Wat de ‘oude’ Indo’s van toen betreft, en dat staat dan feitelijk buiten het betoog van ‘Nogmaals Oeroeg’, ik zie geen reden om ze niet te geloven, als ze me zeggen dat, ondanks de vele overeenkomsten (die van persoon tot persoon kunnen verschillen), Indo’s en totoks nu eenmaal niet volkomen gelijk waren — net zoals er verschil was tussen Indo’s en Indonesiërs, tussen Indo’s van rijke plantersfamilies en kleine Boengs in de kampong, tussen totoks op Sumatra en totoks op Java. Verschillen die dan niet altijd evenveel belang hadden, maar die er toch waren; het heeft geen zin om ze ontkennen alleen omdat ze ons toevallig niet bevallen.
Daar komt dan nog iets bij. Het doet de werkelijkheid niet geheel recht om als totok de underdog van de Indo’s uit te hangen, zonder erop te wijzen dat het decennia lang juist andersom is geweest. In Indisch intermezzo (p. 37) beschrijft Theo Stevens in het hoofdstuk ‘Indo-Europeanen in Nederlands-Indië — sociale positie en welvaartontwikkeling’ hoe precies honderd jaar voor de verschijning van Oeroeg enige sociale onrust dreigde: “Op 22 mei 1848 zijn in Batavia ongeveer zeshonderd mensen bijeengekomen om hun grieven kenbaar te maken en het blijkt dat op de befaamde bijeenkomst in sociëteit ‘De Harmonie’, de helft der aanwezigen uit Indo’s bestond.”

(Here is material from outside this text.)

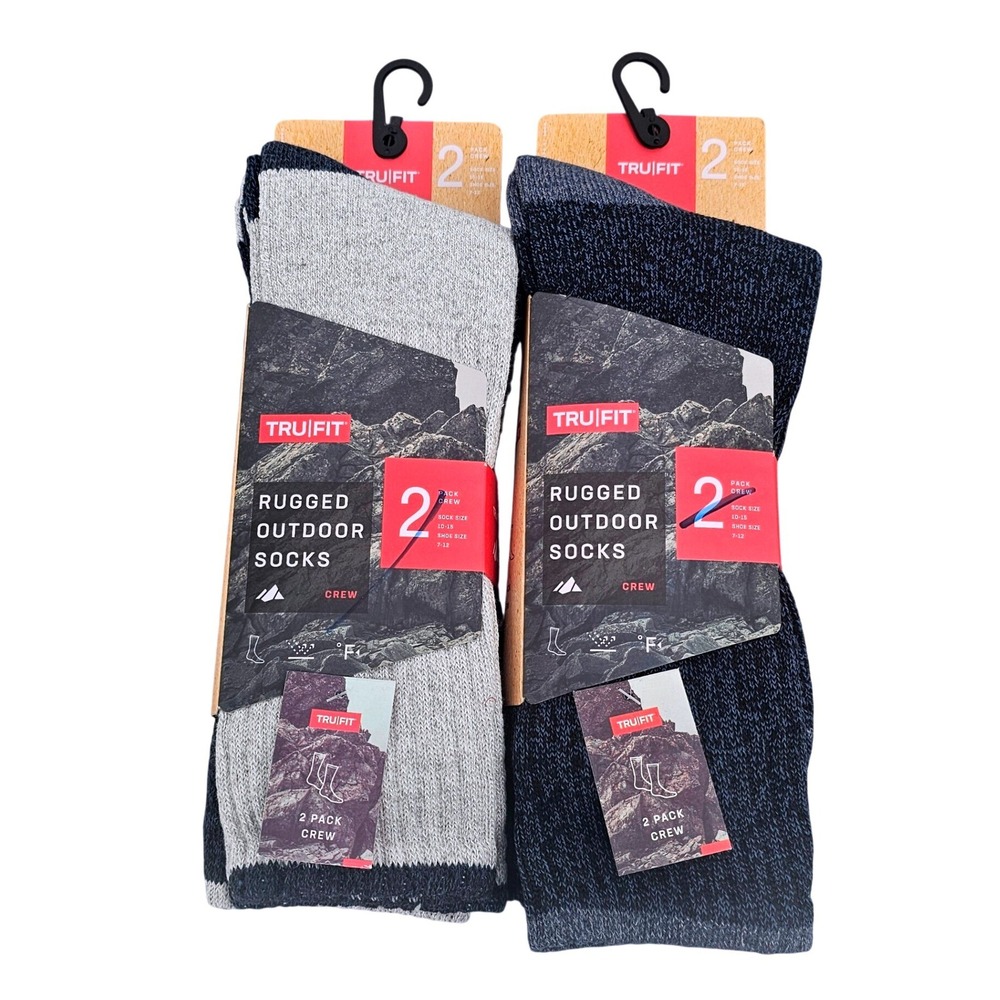 TruFit Rugged Outdoor Crew Socks 2-Pack Gray Navy Shoe Size 7-12 HKM2 4 Pairs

Gouverneur-generaal J.J. Rochussen schreef “heet van de naald”, een memorandum aan zijn minister, waarin hij duidelijk maakte dat “de kleurlingen” als “paria’s van de Europese koloniale gemeenschap” vervuld waren van haat tegenover de totoks “en Rochussen zag hen dan ook als een bedreiging van de zorgvuldig bewaakte openbare orde”.
De 20e eeuw was in zoverre anders dan de 19e dat enerzijds in het begin de economie dusdanig aantrok dat de sociale omstandigheden voor arme Indo’s aanzienlijk verbeterden; anderzijds werd de Indische maatschappij Europeser. Het Indische — ook in de zin van Indo-Europees — was niet langer de norm. Er bleef een “grief tegen de blanke die hen op afstand hield en op hen neerkeek” (Stevens, p. 40). Het spreekt vanzelf dat een blanke die zich niet zo gedroeg, ook geen haat hoefde opwekken; anders zouden er niet zoveel gemengde huwelijken hebben plaatsgevonden.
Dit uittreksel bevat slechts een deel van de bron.